### Things to do
**A.** In one to three sentences, explain why the MindFeed overview calls the Memo the most important building block even though it is the smallest.
**B.** Pick up the piece on MindFeed's four building blocks at the point where it stops, and carry it on.

### Excerpt provided
When people first open MindFeed, one of the first things they notice is that there are four different building blocks:
- Memory Spaces
- Memory Boxes
- Memory Collections
- Memos
At first glance, it might seem like a lot.
In reality, they're just four different ways of giving your memories a place to belong.
Each one has a purpose, and together they create a structure that feels natural whether you've saved ten memories or ten thousand.
It all starts with a Memo
Every piece of knowledge begins as a Memo.
A quick idea. A photo. A PDF. A webpage. A voice recording. A meeting note.
A Memo is simply one thing you want to remember.
It's the smallest piece of your knowledge, but it's also the most important. Every insight, every project, and every idea starts here.
Memory Spaces give everything context
A Memory Space is the broadest layer in MindFeed.
It's the place where a whole area of your knowledge lives. That might be personal memories, work, a team space, a client, a project, or anything else you want to keep in its own context.
A Space helps everything inside it feel connected.
Memory Boxes hold your main topics
Inside a Memory Space, you create Memory Boxes.
A Box is where a meaningful topic, project, or area of interest begins to take shape.
It might hold research for a launch, notes from a course, memories from a trip, or ideas for something you're building.
This is where your Memos stop feeling like scattered pieces and start becoming something you can return to.
Memory Collections organise what is inside a Box
As a Memory Box grows, you may want a little more shape inside it.

### Source information

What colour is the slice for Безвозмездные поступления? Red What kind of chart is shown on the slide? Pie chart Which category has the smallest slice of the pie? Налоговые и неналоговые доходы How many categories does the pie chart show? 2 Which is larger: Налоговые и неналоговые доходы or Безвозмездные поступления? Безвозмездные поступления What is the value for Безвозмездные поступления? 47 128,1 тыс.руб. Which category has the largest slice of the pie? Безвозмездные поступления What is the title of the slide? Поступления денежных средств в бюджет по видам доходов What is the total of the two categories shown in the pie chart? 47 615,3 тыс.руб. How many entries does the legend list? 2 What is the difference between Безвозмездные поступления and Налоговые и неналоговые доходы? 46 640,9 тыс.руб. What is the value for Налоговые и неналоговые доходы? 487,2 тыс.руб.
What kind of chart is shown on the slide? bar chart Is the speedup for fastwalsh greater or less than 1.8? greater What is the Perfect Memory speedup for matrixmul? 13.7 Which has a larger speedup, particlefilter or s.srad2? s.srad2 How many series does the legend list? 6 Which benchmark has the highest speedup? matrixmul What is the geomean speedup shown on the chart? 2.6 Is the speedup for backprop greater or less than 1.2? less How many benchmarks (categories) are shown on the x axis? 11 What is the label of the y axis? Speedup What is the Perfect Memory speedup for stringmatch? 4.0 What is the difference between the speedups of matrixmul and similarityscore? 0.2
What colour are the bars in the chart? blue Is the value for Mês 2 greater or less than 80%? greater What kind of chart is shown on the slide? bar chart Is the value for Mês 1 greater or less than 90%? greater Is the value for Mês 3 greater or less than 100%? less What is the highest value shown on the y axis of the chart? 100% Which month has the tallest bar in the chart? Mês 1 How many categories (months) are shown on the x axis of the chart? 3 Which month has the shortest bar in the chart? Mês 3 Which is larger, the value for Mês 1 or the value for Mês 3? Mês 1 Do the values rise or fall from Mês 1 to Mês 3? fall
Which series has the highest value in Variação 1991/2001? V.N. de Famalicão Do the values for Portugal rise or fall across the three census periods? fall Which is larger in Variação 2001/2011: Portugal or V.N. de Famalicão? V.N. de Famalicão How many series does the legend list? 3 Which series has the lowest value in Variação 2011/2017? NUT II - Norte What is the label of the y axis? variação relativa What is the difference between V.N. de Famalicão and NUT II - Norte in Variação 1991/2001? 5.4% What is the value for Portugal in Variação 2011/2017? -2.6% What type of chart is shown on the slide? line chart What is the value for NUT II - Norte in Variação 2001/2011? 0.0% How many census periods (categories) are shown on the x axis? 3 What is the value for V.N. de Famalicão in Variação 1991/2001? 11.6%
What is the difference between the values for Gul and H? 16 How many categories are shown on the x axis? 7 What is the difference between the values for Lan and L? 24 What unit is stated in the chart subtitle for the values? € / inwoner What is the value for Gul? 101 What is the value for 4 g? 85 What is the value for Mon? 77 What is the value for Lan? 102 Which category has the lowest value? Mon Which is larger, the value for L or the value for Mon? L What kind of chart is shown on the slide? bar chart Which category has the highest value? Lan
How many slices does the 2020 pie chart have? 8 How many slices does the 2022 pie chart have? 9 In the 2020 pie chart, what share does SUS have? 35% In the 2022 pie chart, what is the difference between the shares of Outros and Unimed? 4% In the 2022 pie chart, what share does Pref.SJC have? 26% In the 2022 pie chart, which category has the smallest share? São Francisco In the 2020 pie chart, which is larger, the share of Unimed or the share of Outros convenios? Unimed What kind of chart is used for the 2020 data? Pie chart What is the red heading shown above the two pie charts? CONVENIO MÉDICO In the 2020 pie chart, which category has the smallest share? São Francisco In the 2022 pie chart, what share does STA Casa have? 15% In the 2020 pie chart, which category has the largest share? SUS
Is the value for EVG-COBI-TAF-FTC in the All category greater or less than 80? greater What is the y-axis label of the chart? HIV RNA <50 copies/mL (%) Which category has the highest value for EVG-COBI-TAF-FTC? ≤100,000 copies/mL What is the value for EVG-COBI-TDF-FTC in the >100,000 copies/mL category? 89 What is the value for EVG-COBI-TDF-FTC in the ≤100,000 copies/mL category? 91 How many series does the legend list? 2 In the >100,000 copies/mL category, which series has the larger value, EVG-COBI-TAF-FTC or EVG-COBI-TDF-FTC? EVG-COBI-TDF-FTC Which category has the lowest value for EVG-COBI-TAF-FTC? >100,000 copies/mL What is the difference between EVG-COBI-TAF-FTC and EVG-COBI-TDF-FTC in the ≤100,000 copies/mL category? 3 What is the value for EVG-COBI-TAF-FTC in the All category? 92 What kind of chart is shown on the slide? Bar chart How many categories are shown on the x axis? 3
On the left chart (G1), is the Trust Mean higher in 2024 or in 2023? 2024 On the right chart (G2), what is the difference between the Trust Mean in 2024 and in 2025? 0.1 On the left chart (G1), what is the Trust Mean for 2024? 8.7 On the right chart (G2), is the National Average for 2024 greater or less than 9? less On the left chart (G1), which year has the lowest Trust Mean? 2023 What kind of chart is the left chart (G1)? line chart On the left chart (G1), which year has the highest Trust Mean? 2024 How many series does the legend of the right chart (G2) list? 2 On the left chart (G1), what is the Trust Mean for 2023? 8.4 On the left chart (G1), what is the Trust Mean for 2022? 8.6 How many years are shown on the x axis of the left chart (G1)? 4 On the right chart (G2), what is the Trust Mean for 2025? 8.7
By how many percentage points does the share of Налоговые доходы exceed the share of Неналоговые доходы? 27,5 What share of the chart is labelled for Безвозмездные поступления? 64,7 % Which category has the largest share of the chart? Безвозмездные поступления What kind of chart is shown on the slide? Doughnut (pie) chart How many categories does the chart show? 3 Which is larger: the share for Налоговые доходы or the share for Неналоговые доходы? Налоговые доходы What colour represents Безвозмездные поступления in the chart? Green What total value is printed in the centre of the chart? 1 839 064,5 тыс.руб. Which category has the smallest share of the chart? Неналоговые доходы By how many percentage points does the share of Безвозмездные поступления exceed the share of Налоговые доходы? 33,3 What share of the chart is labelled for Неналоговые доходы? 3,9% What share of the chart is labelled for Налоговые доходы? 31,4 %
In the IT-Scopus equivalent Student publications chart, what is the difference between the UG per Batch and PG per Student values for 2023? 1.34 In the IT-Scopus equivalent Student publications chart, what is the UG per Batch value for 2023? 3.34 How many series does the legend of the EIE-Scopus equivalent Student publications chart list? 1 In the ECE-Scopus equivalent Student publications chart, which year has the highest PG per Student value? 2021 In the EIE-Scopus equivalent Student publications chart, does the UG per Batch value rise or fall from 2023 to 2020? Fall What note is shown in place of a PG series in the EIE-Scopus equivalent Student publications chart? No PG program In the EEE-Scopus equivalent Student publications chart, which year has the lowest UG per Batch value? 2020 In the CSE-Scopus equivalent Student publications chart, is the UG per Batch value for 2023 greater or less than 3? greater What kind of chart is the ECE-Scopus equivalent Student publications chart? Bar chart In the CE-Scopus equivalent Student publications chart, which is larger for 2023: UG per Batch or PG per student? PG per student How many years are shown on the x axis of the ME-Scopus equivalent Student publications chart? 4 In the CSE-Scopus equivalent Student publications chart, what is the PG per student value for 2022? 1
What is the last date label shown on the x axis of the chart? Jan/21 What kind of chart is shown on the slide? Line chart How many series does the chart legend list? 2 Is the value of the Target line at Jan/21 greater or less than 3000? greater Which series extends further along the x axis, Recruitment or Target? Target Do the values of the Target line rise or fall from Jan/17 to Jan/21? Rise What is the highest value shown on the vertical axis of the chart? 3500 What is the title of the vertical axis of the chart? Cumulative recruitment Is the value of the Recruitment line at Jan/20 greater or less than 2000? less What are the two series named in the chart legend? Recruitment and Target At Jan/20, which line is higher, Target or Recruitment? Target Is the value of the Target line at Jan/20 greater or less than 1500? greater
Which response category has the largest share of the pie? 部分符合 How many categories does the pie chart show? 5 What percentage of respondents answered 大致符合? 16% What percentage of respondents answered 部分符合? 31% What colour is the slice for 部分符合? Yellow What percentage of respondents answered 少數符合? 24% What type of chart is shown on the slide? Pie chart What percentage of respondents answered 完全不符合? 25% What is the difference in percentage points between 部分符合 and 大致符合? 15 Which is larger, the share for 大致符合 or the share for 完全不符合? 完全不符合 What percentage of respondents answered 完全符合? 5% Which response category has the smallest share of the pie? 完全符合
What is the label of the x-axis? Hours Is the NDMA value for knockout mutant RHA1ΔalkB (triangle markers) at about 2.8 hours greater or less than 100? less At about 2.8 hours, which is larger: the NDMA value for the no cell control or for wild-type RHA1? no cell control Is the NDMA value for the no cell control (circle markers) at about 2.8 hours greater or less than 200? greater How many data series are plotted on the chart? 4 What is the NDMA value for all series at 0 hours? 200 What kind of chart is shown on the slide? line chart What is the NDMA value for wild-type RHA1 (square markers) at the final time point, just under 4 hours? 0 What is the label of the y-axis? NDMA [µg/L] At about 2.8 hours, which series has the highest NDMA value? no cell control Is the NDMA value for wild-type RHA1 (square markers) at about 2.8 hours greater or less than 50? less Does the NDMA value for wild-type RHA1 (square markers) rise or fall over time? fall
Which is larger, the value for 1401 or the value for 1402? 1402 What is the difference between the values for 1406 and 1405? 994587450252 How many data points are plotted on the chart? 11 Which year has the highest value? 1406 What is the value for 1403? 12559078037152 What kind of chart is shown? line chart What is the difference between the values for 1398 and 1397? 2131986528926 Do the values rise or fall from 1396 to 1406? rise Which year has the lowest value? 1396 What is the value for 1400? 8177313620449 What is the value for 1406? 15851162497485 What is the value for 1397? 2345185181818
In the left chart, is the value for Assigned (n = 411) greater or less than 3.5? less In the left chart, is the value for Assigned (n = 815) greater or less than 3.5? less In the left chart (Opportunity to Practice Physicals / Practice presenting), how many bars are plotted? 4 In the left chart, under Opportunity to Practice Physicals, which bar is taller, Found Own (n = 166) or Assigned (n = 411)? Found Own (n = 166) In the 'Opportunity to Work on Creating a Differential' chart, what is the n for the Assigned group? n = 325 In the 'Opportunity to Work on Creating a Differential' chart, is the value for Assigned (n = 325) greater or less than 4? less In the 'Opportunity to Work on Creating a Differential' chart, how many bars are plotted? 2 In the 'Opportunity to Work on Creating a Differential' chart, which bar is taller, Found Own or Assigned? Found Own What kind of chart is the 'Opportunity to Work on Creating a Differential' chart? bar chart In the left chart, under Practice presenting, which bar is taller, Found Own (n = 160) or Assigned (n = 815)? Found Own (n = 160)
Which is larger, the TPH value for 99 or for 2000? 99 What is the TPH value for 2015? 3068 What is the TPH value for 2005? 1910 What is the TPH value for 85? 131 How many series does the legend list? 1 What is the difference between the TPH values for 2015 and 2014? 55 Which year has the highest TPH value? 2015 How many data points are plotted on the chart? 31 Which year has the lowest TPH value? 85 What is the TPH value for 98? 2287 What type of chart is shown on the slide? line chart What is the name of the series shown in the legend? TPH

### Responses to the tasks
**A.** The Memo is the smallest piece of knowledge in MindFeed, but it matters most because every insight, every project, and every idea starts with it.

**B.**
That's what Memory Collections are for.
Collections live within a Memory Box and help group related Memos inside that Box.
For example, a product launch Box might contain Collections for customer research, positioning ideas, design inspiration, and launch notes.
The Box gives the topic a home. Collections make that home easier to explore.
Knowledge should grow, not sprawl
One of the things we love most about this structure is that it grows alongside you.
You can begin with a single Memo. As more memories appear, they can gather inside a Memory Box. As that Box grows, Collections can help bring order to what is inside it. And the whole thing stays grounded inside the right Memory Space.
The relationships are clear:
Memory Space → Memory Box → Memory Collection → Memo
That's the real value of MindFeed's taxonomy.
It gives every memory a place within a system that continues to make sense as your knowledge grows.
In short: Spaces give context, Boxes hold topics, Collections organise what is inside each Box, and Memos are the memories that bring everything to life.